• RECORDS FOR THE EXERCISE:
☆ ☆ ☆ ☆ ☆
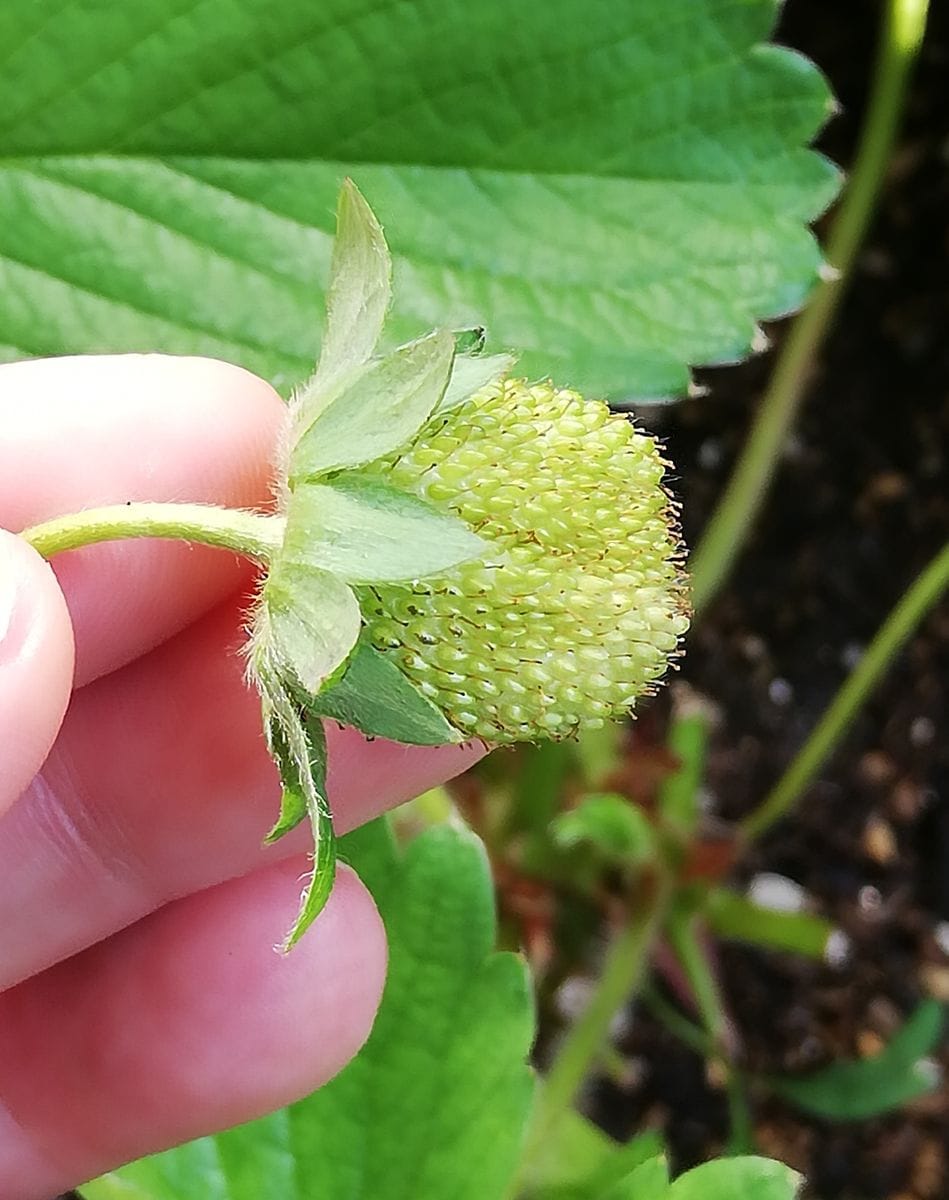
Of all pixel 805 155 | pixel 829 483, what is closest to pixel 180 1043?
pixel 805 155

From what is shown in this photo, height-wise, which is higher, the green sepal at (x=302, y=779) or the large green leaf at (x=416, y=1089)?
the green sepal at (x=302, y=779)

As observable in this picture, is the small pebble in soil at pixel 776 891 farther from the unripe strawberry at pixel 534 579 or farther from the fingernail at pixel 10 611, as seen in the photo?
the fingernail at pixel 10 611

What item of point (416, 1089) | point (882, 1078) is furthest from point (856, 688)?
point (416, 1089)

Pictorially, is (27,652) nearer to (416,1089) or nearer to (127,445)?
(127,445)

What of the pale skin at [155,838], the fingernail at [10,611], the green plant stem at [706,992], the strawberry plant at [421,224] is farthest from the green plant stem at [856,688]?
the fingernail at [10,611]

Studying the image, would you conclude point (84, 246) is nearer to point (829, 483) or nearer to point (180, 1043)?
point (180, 1043)

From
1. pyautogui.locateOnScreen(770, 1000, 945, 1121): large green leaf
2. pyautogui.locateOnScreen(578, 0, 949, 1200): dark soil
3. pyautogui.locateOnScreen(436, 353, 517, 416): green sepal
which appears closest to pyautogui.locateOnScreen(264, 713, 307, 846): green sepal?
pyautogui.locateOnScreen(436, 353, 517, 416): green sepal
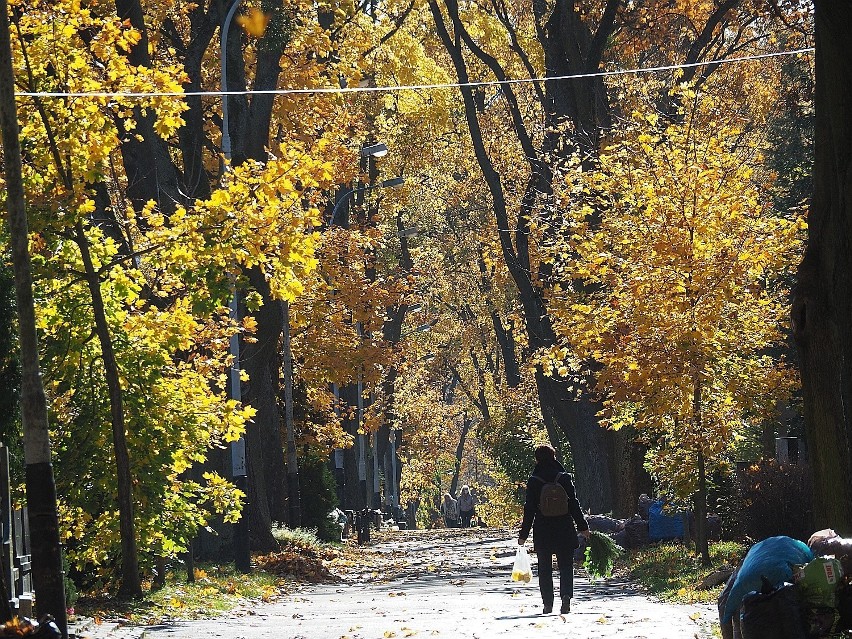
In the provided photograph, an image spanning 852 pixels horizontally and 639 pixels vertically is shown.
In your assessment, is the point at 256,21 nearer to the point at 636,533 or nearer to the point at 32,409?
the point at 636,533

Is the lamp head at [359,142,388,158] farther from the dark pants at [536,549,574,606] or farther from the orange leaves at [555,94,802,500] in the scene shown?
the dark pants at [536,549,574,606]

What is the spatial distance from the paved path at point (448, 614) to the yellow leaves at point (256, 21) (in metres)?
9.57

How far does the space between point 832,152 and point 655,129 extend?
1256cm

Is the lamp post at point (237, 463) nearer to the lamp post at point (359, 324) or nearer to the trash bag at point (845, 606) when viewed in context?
the lamp post at point (359, 324)

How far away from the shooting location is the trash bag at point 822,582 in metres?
8.64

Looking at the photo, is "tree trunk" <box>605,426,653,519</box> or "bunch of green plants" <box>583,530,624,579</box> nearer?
"bunch of green plants" <box>583,530,624,579</box>

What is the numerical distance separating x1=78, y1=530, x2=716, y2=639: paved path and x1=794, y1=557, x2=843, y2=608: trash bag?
497 cm

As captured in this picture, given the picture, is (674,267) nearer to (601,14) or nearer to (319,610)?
(319,610)

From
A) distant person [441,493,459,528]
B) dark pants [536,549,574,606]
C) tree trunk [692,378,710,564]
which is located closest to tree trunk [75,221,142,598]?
dark pants [536,549,574,606]

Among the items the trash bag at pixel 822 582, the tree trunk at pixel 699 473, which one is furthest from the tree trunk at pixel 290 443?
the trash bag at pixel 822 582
☆ ☆ ☆ ☆ ☆
Convert the part of the items that opens with the line containing "As captured in" and runs through the end of the items into a Markdown table. Use the columns Row and Line, give each line a row number, and leave out blank lines.

| Row | Line |
|---|---|
| 1 | As captured in this picture, given the picture, is (674,267) nearer to (601,14) or nearer to (319,610)? |
| 2 | (319,610) |
| 3 | From |
| 4 | A) distant person [441,493,459,528] |
| 5 | B) dark pants [536,549,574,606] |
| 6 | C) tree trunk [692,378,710,564] |
| 7 | which is located closest to tree trunk [75,221,142,598]? |
| 8 | dark pants [536,549,574,606] |
| 9 | Among the items the trash bag at pixel 822 582, the tree trunk at pixel 699 473, which one is furthest from the tree trunk at pixel 290 443? |
| 10 | the trash bag at pixel 822 582 |